Our tradition teaches that on Yom Kippur the sins we
have committed against God will be forgiven if we are truly repentant. The sins
we commit against others, however, cannot be forgiven unless and until we have
asked those whom we have wronged to forgive us. In many ways, this is one of the most
difficult aspects of Cheshbon Ha-nefesh –
taking an inventory/accounting of our souls. It means that we have to take risks by
reaching out to others. We may encounter
resistance, anger, or resentment.
Sometimes it is impossible to reach out to others – and yet, it is our
duty to do all that we can to assess whether or not reconciliation is possible. If there is even the slightest hope then we
need to try - even if we fail.
Each of us is involved in many kinds of relationships
– from families and loved ones, to work associates, to acquaintances we see
only occasionally. Our tradition teaches
that every person with whom we come in contact helps us to understand the
profound truth that all humanity is created in the image of God. As such, all our interactions with others –
from the most intimate to the merely mundane – contain the potential for
holiness. If we approach them from this
perspective, then maintaining healthy relationships takes on a sacred dimension.
The following questions are designed to make us think
about the current status of the many different relationships in our lives. Again,
this is by no means a complete list.
Hopefully it will provide you with a starting point for strengthening
the relationships in your lives.
1. Have I set aside time to let the most important people
in my life know how much I care about them?

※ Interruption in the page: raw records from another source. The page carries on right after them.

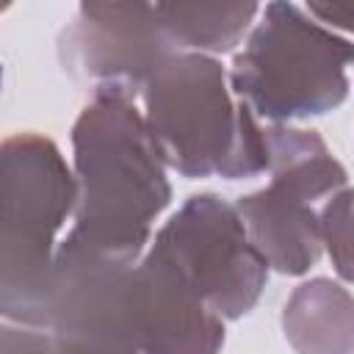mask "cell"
<instances>
[{
    "mask_svg": "<svg viewBox=\"0 0 354 354\" xmlns=\"http://www.w3.org/2000/svg\"><path fill=\"white\" fill-rule=\"evenodd\" d=\"M77 205L72 232L124 260H141L152 221L169 207L166 160L127 97L97 94L72 124Z\"/></svg>",
    "mask_w": 354,
    "mask_h": 354,
    "instance_id": "obj_1",
    "label": "cell"
},
{
    "mask_svg": "<svg viewBox=\"0 0 354 354\" xmlns=\"http://www.w3.org/2000/svg\"><path fill=\"white\" fill-rule=\"evenodd\" d=\"M77 183L55 141L8 136L0 147V310L6 324L47 329L58 232L75 216Z\"/></svg>",
    "mask_w": 354,
    "mask_h": 354,
    "instance_id": "obj_2",
    "label": "cell"
},
{
    "mask_svg": "<svg viewBox=\"0 0 354 354\" xmlns=\"http://www.w3.org/2000/svg\"><path fill=\"white\" fill-rule=\"evenodd\" d=\"M230 91L224 66L202 53H177L144 86V122L169 169L191 180L268 171L266 127Z\"/></svg>",
    "mask_w": 354,
    "mask_h": 354,
    "instance_id": "obj_3",
    "label": "cell"
},
{
    "mask_svg": "<svg viewBox=\"0 0 354 354\" xmlns=\"http://www.w3.org/2000/svg\"><path fill=\"white\" fill-rule=\"evenodd\" d=\"M354 41L296 3H268L232 58L230 88L271 122L324 116L348 97Z\"/></svg>",
    "mask_w": 354,
    "mask_h": 354,
    "instance_id": "obj_4",
    "label": "cell"
},
{
    "mask_svg": "<svg viewBox=\"0 0 354 354\" xmlns=\"http://www.w3.org/2000/svg\"><path fill=\"white\" fill-rule=\"evenodd\" d=\"M149 246L166 254L224 321L252 313L268 282V263L254 249L238 207L216 194L188 196Z\"/></svg>",
    "mask_w": 354,
    "mask_h": 354,
    "instance_id": "obj_5",
    "label": "cell"
},
{
    "mask_svg": "<svg viewBox=\"0 0 354 354\" xmlns=\"http://www.w3.org/2000/svg\"><path fill=\"white\" fill-rule=\"evenodd\" d=\"M136 260L116 257L66 232L58 246L47 332L61 354H141L133 324Z\"/></svg>",
    "mask_w": 354,
    "mask_h": 354,
    "instance_id": "obj_6",
    "label": "cell"
},
{
    "mask_svg": "<svg viewBox=\"0 0 354 354\" xmlns=\"http://www.w3.org/2000/svg\"><path fill=\"white\" fill-rule=\"evenodd\" d=\"M177 53L155 3H83L58 39L64 72L94 97L133 100Z\"/></svg>",
    "mask_w": 354,
    "mask_h": 354,
    "instance_id": "obj_7",
    "label": "cell"
},
{
    "mask_svg": "<svg viewBox=\"0 0 354 354\" xmlns=\"http://www.w3.org/2000/svg\"><path fill=\"white\" fill-rule=\"evenodd\" d=\"M133 324L141 354H218L224 318L194 290L177 266L147 249L133 268Z\"/></svg>",
    "mask_w": 354,
    "mask_h": 354,
    "instance_id": "obj_8",
    "label": "cell"
},
{
    "mask_svg": "<svg viewBox=\"0 0 354 354\" xmlns=\"http://www.w3.org/2000/svg\"><path fill=\"white\" fill-rule=\"evenodd\" d=\"M235 207L268 268L301 277L318 263L324 252V232L321 213H315L310 202L266 185L241 196Z\"/></svg>",
    "mask_w": 354,
    "mask_h": 354,
    "instance_id": "obj_9",
    "label": "cell"
},
{
    "mask_svg": "<svg viewBox=\"0 0 354 354\" xmlns=\"http://www.w3.org/2000/svg\"><path fill=\"white\" fill-rule=\"evenodd\" d=\"M282 332L296 354H354V296L329 277H313L288 296Z\"/></svg>",
    "mask_w": 354,
    "mask_h": 354,
    "instance_id": "obj_10",
    "label": "cell"
},
{
    "mask_svg": "<svg viewBox=\"0 0 354 354\" xmlns=\"http://www.w3.org/2000/svg\"><path fill=\"white\" fill-rule=\"evenodd\" d=\"M268 174L274 188L293 194L310 205L346 188V169L329 152L326 141L315 130L271 124L266 127Z\"/></svg>",
    "mask_w": 354,
    "mask_h": 354,
    "instance_id": "obj_11",
    "label": "cell"
},
{
    "mask_svg": "<svg viewBox=\"0 0 354 354\" xmlns=\"http://www.w3.org/2000/svg\"><path fill=\"white\" fill-rule=\"evenodd\" d=\"M180 53L218 55L246 41L263 6L257 3H155Z\"/></svg>",
    "mask_w": 354,
    "mask_h": 354,
    "instance_id": "obj_12",
    "label": "cell"
},
{
    "mask_svg": "<svg viewBox=\"0 0 354 354\" xmlns=\"http://www.w3.org/2000/svg\"><path fill=\"white\" fill-rule=\"evenodd\" d=\"M324 249L335 274L354 285V188H343L321 207Z\"/></svg>",
    "mask_w": 354,
    "mask_h": 354,
    "instance_id": "obj_13",
    "label": "cell"
},
{
    "mask_svg": "<svg viewBox=\"0 0 354 354\" xmlns=\"http://www.w3.org/2000/svg\"><path fill=\"white\" fill-rule=\"evenodd\" d=\"M0 354H61L47 329L6 324L3 326V348Z\"/></svg>",
    "mask_w": 354,
    "mask_h": 354,
    "instance_id": "obj_14",
    "label": "cell"
},
{
    "mask_svg": "<svg viewBox=\"0 0 354 354\" xmlns=\"http://www.w3.org/2000/svg\"><path fill=\"white\" fill-rule=\"evenodd\" d=\"M307 14L329 30L354 33V3H310Z\"/></svg>",
    "mask_w": 354,
    "mask_h": 354,
    "instance_id": "obj_15",
    "label": "cell"
}]
</instances>
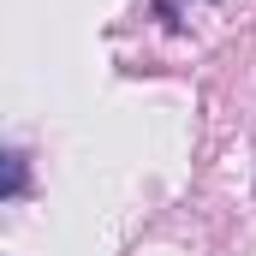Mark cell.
Instances as JSON below:
<instances>
[{
  "label": "cell",
  "mask_w": 256,
  "mask_h": 256,
  "mask_svg": "<svg viewBox=\"0 0 256 256\" xmlns=\"http://www.w3.org/2000/svg\"><path fill=\"white\" fill-rule=\"evenodd\" d=\"M30 196V161L24 149H0V202H18Z\"/></svg>",
  "instance_id": "obj_1"
}]
</instances>
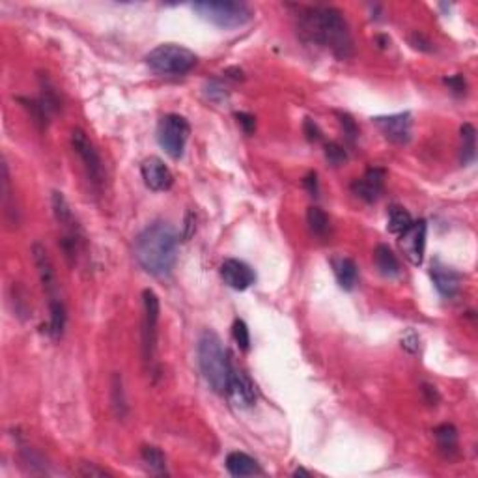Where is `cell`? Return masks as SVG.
I'll return each instance as SVG.
<instances>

2. Have I taken part in any business or personal
transactions this past year that were against my religious, moral or ethical
principles?
3. Have I done all that I could to repair damaged
relationships in my life?
4. Have I ignored or been impatient with those I love the
most?
5. Are there people I have wronged that I need to ask to
forgive me?
6. Will I be able to forgive those who come to me to ask
for my forgiveness?
7. Are there people that I need to forgive who will not
acknowledge that they have hurt me? (This is, perhaps, the most difficult
question of all…)
Again - these questions are in no way complete. They are designed to help all of us to begin
the process of looking deep within ourselves and our souls as we enter the
month of Elul. Some of them are repeated from previous years. Again, we want to
hear from you. If you have thoughts, questions or comments about anything, we
encourage you to let us know. Feel free to contact any of the Clergy at Temple
if you want to explore any of these questions further. These questions will
also be posted on my blog, the Temple Emanuel website (www.emanueldenver.org) ,
and our Facebook page. I also encourage you to attend the “4 Weeks of Elul Study Sessions” every Thursday afternoon from
5:30-6:30 at Temple. Last week was our
first class and was filled with eager and joyous learners. You don’t have to come
to every class to find them meaningful.
May you utilize these and all your questions to help
you gain a better understanding of your personal and professional relationships.